If your book is filled with subtle gags, get one into the blurb. If a reader finds it amusing, they will probably find your book funny. You’re selling yourself to the type of reader who will not only buy and enjoy your book - but someone who will come back for more. If your book is grim and gloomy, well, your blurb probably should be, too.


“…and things will never be the same again…”

Is that the best you can do? You’ve written 90,000 words of sparkling, perfect, prose - and then your blurb is some shit that thousands of other people have used before you? Your blurb is a chance to sell yourself; to show how great your writing is. If you can’t even knock out 150 words for a blurb without copying what someone else has done, then why would anyone want to read the other 90,000 words?

Go big

There’s no point in getting the killer detail into the fourth or fifth paragraph, because a potential reader has probably stopped reading before then. What is the ONE thing in your book that you think will hook readers? (A brutal truth: If you can’t think of one, your book is not good enough to be published). That one detail should probably be the top line of your blurb.

Think of it like a dating profile. Is your best feature that you were born 40 years ago in some hospital nobody’s ever heard of, or is it that you’re a FREAKING MARINE BIOLOGIST AND YOU SPEND YOUR LIFE RESCUING TURTLES?!

A blurb, like a book, doesn’t have to be linear. The first line doesn’t have to describe the first page. Perhaps a pull quote is the biggest draw? Or something that happens a few chapters in. THAT’S your selling point. Don’t bury it.

Less is more

You know that bloke on the train or in the pub that never shuts up? That one who, no matter what you’ve done with your life, has always equaled it and then done that little bit more? Man, I hate that bloke (it’s always a bloke). You know who I do like? That guy who doesn’t say much but, when he says something, it’s an absolute belter.

Where was I? Oh, yeah. Stop drivelling on about insignificant nonsense in your blurbs. Readers don’t need life stories, they don’t need to know every detail from the first 100 pages. All they need is the most interesting plot thread or two, and that’ll do. In-out-shake it all about.
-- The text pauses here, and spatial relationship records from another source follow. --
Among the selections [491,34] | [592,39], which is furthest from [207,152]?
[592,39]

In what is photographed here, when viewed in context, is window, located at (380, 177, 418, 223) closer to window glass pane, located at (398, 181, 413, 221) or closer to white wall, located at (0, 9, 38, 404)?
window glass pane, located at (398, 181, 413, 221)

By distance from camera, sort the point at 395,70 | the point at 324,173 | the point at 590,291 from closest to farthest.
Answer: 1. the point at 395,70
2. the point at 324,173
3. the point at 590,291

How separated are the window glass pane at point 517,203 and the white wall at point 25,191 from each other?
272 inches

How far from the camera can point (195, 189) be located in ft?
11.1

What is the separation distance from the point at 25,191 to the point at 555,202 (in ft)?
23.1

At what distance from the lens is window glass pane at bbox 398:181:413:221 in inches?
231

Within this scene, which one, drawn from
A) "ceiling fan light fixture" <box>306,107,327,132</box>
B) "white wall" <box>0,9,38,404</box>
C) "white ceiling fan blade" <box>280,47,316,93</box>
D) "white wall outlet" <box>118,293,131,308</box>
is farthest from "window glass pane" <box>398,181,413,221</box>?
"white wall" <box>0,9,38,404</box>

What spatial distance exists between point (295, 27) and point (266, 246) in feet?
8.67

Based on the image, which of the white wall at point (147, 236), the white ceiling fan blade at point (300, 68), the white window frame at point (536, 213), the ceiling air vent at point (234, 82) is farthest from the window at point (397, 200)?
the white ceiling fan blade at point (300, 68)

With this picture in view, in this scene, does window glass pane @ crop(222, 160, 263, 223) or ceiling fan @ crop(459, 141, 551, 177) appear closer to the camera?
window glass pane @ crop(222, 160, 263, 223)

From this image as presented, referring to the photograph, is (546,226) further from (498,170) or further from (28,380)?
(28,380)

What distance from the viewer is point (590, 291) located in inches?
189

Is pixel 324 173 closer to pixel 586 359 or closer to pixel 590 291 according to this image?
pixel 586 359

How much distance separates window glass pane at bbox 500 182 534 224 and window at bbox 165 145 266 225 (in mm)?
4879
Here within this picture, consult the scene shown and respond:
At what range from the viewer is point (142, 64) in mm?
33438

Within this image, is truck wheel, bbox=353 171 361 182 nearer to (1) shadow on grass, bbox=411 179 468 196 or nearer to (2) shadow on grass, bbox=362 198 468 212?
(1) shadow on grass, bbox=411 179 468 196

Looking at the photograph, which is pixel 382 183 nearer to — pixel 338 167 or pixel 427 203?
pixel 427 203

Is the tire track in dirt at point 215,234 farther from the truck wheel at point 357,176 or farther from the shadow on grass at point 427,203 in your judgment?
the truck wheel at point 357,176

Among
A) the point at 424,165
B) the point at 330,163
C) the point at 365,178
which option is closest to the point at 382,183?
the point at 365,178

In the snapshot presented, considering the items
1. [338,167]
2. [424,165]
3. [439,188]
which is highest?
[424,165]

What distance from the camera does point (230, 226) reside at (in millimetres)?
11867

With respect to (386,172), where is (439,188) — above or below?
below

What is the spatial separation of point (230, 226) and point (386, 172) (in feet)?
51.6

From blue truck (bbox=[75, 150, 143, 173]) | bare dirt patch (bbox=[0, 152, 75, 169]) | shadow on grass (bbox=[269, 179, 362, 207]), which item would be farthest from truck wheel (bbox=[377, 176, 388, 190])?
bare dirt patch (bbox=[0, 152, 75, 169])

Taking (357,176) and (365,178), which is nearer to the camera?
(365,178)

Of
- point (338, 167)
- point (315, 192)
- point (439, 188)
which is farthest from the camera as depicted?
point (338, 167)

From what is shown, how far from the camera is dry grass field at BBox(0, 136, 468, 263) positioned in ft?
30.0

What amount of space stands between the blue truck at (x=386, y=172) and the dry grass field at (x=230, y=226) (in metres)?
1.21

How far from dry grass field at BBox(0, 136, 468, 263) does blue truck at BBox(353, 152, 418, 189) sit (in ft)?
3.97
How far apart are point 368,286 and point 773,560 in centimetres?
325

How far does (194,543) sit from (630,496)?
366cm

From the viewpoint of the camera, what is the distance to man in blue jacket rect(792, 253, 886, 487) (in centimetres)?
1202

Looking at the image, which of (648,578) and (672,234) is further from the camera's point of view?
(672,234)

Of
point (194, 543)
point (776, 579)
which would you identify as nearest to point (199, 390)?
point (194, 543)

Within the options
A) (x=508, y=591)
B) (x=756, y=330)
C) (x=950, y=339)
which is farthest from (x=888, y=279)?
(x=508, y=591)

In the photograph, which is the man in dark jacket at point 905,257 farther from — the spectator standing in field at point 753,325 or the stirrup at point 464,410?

Read other people’s blurbs

Don’t read mine: Some of my early ones break every rule I’ve written here. OK, you can read the blurb for The Girl Who Came Back - that was a good 'un. Anyway, look at other people’s blurbs. If there’s something that makes you want to read a book, then what is it? If something has you rolling your eyes, then point, laugh, send the link to a fellow writer saying, ‘Have you seen this?!’ and vow not to do the same thing.

Take your time

Writing a blurb isn’t something to be thrown together in five minutes. Perhaps put together a blurb at the very beginning of your writing process and then tinker with it as and when your plot takes shape? If you want to save it all for after you’ve finished your first draft, that’s fine. You do you. But your book is not finished until you’ve written the best blurb you can. Put that champagne away, stop looking to see whatever idiocy Piers Morgan has put on Twitter, and get that damn thing written. If it takes two days, then it takes two days.

Don’t lie

Your blurb must be an accurate representation of what’s inside. Sure, you can write an amazing few paragraphs that has nothing to do with your book but then, when people buy and read it, they’re going to be annoyed. And rightly so. Those 1* reviews will deservedly flood in. Contrary to what I said at the beginning, those 90,000 words do matter. Your blurb is what sells those 90,000 words and it should be representative.

That’s it!

As with writing itself, blurbs take time to figure out. It takes practice and the more you do, the better you get. Here’s the key: If you really want, you can practice. Remember that TV show you watched last night? Give me 150 words right now about why I should watch it. What’s the top line? What’s the tone? Why should I care?

I’ve said it above but it’s worth repeating: You can write the greatest literary tome the world has ever seen - but, if your cover is rubbish and your blurb is boring, nobody except your lying friends and poor old mum will care.